## [Dataset]
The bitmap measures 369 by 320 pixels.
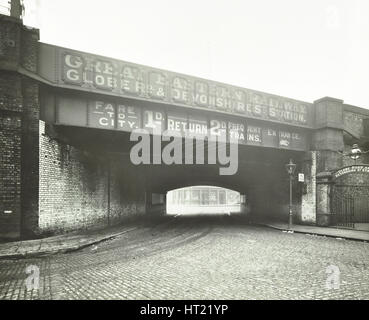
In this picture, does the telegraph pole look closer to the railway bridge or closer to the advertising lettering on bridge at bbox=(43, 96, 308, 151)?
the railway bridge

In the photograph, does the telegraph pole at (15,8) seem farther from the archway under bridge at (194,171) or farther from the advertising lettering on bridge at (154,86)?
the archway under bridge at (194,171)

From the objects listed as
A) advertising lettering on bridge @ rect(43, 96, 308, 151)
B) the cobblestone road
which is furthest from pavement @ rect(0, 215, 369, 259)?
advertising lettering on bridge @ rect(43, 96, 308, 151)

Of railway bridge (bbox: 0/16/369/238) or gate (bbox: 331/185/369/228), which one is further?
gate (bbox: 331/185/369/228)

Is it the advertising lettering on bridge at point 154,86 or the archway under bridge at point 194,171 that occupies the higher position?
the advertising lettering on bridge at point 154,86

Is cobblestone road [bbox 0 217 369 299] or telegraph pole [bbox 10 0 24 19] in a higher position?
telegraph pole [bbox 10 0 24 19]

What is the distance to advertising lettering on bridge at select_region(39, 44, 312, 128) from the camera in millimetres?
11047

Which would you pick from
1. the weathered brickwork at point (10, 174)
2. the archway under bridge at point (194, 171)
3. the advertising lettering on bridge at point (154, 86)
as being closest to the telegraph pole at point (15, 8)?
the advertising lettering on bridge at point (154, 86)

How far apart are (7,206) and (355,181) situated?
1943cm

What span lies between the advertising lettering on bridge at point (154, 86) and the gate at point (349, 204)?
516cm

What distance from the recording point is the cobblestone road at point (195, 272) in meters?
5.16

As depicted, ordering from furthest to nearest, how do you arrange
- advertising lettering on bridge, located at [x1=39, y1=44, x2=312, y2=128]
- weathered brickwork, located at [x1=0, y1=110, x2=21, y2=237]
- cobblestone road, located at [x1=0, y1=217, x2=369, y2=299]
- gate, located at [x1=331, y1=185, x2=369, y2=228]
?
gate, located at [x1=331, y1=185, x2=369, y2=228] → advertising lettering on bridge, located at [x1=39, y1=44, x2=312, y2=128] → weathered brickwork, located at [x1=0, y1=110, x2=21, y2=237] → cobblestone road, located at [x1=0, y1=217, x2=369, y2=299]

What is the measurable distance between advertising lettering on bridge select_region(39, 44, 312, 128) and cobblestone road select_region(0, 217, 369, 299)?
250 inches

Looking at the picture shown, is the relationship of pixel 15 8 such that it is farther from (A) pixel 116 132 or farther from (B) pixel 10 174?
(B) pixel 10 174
--
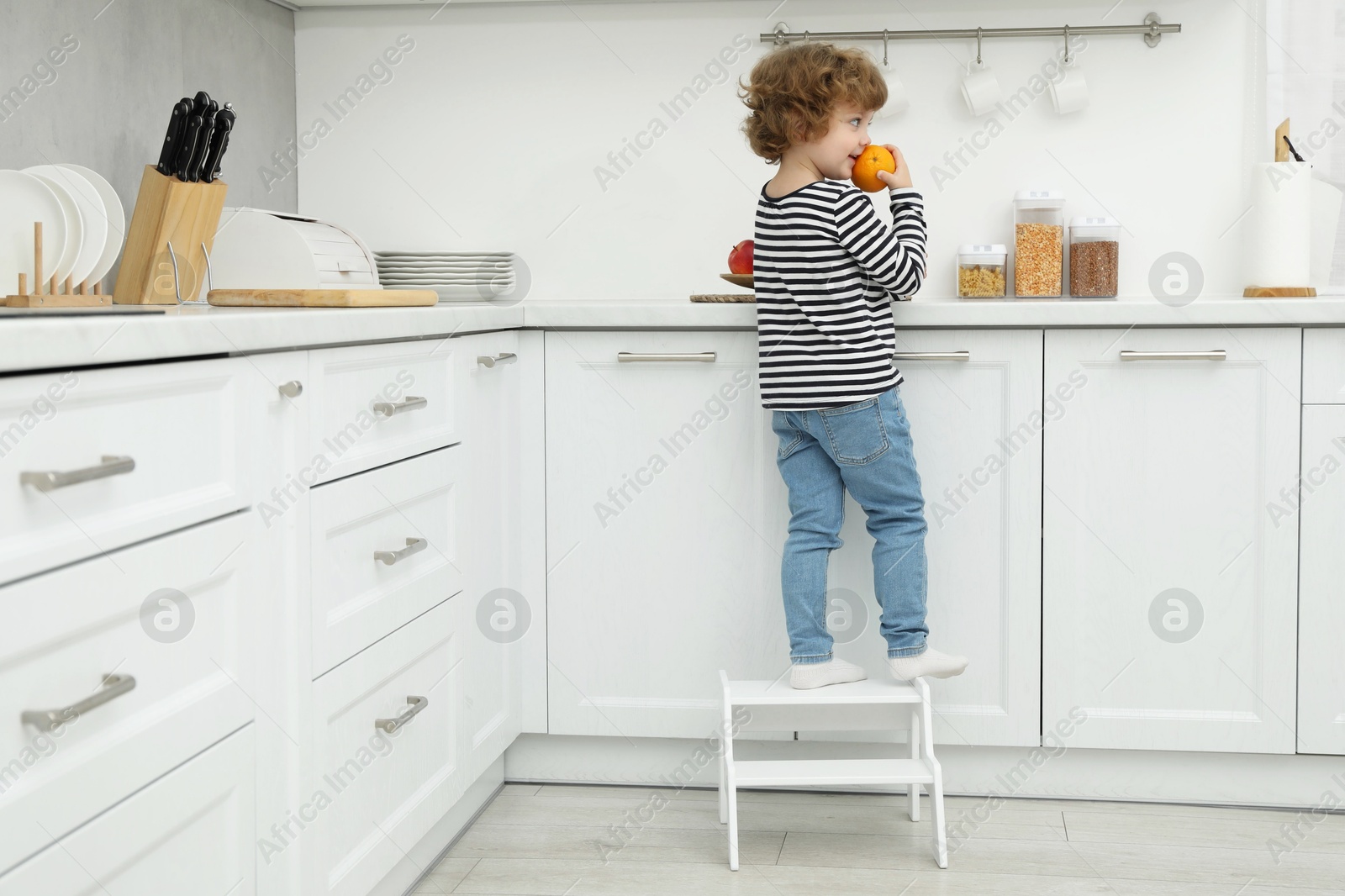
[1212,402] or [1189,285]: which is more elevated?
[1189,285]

## [Prompt]
Pull out every line of the listing that contains the word "position", and copy each of those lines in full.

## [Task result]
Is it the advertising lettering on bridge at point 154,86 or the archway under bridge at point 194,171 that occupies the higher position?
Is cobblestone road [bbox 0 217 369 299] or telegraph pole [bbox 10 0 24 19] in a higher position?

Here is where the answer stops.